Le roi nu découvre progressivement qu’il est en burn-out. Il l’a pressenti dans les jours qui ont précédé le confinement. Il aspirait inconsciemment à ce confinement comme une bouche sèche aspire à une fontaine. Confinez-moi, confinez-moi, suppliait la petit voix intérieure du roi nu. Des années de bull-shit jobs, des milliers d’heures d’embouteillages, gris du trottoir au ciel, une saturation totale de son temps de disponibilité céphalique. Tout cela avait épuisé le roi nu. Lessivé, gobé, sucé, vidé de sa substance. Depuis des années, il courait partout pour ne rien rater des possibilités infinies de son royaume de loisirs. Ce faisant, il ne mangeait plus, mais remplissait son estomac. Il ne dormait plus, mais végétait dans un état second. Il ne travaillait plus, mais remplissait une fonction. Il n’apprenait plus rien, mais consommait des contenus, ce qui flattait son sentiment d’être vraiment le roi de l’univers. Roi nu d’un univers vide en vérité.
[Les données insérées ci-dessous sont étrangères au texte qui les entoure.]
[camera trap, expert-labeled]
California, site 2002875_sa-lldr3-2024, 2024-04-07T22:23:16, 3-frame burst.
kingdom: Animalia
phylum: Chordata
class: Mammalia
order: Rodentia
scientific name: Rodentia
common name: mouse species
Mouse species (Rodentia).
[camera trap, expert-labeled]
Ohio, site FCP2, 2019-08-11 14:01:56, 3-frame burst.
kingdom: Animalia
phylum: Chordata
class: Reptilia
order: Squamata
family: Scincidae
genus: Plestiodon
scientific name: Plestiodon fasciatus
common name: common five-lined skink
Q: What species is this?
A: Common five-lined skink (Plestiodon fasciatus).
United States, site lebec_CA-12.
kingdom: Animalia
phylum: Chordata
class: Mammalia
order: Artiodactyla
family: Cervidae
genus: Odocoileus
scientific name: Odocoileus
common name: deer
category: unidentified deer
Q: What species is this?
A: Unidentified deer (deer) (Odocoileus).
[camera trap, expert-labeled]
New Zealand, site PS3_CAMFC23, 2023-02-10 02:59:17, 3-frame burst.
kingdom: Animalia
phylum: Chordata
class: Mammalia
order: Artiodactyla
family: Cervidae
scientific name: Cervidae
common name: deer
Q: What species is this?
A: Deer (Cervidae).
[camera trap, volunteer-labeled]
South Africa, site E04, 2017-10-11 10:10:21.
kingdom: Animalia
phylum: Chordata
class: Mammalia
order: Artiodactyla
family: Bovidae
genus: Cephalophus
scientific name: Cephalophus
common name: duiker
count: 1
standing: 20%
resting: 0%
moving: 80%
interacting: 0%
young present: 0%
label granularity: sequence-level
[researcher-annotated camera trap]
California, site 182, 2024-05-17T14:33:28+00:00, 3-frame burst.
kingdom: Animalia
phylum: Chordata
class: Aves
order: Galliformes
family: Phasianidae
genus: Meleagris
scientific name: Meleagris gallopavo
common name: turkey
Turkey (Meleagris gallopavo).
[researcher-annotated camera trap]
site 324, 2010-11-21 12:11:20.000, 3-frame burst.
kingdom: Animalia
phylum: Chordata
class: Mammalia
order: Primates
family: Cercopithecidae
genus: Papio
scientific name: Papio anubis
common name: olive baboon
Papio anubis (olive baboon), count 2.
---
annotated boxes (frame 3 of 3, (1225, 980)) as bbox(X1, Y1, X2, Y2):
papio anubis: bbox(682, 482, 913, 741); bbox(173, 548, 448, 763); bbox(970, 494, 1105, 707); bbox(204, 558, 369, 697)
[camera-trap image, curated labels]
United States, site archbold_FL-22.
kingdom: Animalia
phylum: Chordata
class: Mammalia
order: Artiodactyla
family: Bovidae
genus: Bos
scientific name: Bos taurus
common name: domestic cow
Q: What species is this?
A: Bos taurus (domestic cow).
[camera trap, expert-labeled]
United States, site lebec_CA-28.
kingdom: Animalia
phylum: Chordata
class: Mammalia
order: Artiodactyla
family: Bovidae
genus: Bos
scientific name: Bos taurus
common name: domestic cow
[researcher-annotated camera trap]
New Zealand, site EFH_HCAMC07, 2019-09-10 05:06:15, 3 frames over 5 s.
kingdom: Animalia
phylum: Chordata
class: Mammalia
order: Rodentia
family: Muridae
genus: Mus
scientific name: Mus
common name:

Le roi nu est en burn-out. Il commence à s’en rendre compte et ça lui fout la trouille. D’ailleurs aujourd’hui, son réflexe pavlovien est de nier l’évidence ; il dit qu’après le confinement, il va mettre les bouchées doubles pour redémarrer le moteur de la machine économique. Déni. Après le déni viendra la colère. Car son burn-out va lui couper les jambes. C’est ce que fait un burn-out. La tête a été siphonnée. Les jambes d’un canard sans tête ne courent plus une fois arrêtées. Il leur faut une tête et ça prend du temps à recoudre. Beaucoup de temps. Des années.
Le roi nu sait maintenant qu’il est en burn-out mais ne sait pas encore ce que cela signifie, concrètement.